Instructions to follow: Copy each line of the data that contains the string "results". Case counts.

(Extracted data entries)
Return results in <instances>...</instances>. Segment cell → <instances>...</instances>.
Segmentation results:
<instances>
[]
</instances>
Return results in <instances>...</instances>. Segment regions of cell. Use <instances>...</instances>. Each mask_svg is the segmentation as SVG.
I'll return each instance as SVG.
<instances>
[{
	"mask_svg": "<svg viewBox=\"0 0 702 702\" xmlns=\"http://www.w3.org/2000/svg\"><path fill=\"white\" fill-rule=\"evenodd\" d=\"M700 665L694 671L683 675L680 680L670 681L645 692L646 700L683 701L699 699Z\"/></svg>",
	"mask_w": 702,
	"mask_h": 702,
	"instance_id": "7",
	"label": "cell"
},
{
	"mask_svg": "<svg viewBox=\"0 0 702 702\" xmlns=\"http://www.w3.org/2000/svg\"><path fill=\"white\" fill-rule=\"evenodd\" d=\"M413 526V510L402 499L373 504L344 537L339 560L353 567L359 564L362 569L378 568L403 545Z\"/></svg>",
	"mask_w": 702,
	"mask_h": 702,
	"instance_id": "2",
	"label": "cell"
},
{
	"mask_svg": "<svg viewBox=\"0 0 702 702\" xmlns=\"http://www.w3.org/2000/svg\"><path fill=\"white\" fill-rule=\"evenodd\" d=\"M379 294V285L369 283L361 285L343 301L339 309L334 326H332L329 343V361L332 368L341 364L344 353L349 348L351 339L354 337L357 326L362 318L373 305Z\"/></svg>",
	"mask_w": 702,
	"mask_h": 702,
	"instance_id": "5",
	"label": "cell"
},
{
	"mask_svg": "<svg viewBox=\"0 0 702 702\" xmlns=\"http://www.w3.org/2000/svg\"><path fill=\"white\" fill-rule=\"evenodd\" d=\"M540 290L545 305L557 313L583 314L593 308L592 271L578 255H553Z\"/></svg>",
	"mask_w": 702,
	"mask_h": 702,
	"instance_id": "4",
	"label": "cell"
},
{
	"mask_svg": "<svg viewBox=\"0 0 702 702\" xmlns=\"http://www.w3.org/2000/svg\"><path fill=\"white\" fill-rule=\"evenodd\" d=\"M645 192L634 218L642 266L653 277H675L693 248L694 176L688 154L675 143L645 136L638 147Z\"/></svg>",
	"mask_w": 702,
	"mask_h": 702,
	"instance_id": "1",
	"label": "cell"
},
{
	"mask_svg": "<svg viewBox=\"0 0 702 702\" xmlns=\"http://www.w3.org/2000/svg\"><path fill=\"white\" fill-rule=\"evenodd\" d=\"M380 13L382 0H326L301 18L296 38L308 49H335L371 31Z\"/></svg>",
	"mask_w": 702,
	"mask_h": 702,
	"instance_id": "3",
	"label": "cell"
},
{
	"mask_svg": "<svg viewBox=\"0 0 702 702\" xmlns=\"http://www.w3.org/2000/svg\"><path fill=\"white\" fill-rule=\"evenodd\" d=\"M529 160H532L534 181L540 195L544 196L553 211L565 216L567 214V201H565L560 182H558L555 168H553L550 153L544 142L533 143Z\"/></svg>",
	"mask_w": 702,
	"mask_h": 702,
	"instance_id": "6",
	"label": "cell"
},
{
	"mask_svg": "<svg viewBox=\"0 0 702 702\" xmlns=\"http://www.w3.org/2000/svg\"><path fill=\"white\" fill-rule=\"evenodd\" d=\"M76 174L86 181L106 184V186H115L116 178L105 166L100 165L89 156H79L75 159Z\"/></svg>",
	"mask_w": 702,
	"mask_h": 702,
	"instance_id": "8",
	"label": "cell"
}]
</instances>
==
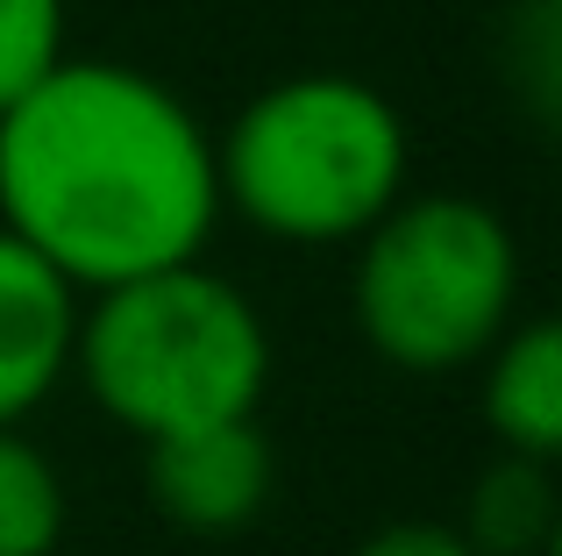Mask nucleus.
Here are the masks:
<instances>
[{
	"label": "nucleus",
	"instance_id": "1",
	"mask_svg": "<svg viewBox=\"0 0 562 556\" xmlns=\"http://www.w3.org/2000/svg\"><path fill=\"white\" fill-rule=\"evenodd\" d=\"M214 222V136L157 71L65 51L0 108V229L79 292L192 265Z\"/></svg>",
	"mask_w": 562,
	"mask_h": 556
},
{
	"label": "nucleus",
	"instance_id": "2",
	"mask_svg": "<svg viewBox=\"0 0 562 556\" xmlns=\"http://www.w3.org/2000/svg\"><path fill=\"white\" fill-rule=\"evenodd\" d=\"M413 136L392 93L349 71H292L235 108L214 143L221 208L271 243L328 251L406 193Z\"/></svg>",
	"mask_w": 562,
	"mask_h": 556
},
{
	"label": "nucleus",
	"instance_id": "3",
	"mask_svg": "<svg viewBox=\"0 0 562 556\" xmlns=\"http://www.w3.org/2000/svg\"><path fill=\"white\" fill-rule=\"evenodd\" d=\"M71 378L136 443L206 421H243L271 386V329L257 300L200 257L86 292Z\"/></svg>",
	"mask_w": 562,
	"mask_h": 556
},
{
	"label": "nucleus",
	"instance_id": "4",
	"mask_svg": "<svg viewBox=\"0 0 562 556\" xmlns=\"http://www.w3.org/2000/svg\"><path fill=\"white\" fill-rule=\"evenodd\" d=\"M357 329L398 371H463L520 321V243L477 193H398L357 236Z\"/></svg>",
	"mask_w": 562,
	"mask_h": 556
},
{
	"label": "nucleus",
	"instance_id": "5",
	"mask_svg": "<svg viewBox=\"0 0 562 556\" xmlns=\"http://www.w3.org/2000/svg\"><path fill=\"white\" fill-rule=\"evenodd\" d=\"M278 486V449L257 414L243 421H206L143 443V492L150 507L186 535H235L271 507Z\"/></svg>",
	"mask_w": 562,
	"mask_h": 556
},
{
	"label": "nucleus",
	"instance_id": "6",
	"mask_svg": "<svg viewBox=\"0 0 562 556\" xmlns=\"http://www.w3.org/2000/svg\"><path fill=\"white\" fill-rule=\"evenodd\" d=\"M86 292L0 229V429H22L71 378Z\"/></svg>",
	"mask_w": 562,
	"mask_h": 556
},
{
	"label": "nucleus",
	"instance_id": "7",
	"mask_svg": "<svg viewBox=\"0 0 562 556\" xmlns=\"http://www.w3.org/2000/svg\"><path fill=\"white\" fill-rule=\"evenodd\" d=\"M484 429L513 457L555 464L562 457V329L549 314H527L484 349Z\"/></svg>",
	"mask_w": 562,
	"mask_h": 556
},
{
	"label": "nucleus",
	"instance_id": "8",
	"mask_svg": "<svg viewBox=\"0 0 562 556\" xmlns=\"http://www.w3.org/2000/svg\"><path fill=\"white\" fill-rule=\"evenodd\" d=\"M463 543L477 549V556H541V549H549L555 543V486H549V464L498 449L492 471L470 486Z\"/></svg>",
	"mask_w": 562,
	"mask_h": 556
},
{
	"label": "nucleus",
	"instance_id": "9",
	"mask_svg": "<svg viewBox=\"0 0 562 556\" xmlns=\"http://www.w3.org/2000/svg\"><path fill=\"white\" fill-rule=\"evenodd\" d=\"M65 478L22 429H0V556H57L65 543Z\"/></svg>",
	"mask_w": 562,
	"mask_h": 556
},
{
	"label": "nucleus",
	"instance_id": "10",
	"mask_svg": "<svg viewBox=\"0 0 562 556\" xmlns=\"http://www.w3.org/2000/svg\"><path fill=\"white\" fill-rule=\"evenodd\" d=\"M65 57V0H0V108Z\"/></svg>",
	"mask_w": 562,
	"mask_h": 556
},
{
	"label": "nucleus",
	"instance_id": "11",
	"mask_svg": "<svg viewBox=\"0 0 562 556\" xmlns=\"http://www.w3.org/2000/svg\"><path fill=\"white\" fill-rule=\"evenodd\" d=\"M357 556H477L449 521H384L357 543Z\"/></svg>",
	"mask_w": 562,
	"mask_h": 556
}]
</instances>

Task result:
Return results in <instances>...</instances>. Segment cell → <instances>...</instances>.
Segmentation results:
Return results in <instances>...</instances>. Segment regions of cell. Use <instances>...</instances>. Each mask_svg is the segmentation as SVG.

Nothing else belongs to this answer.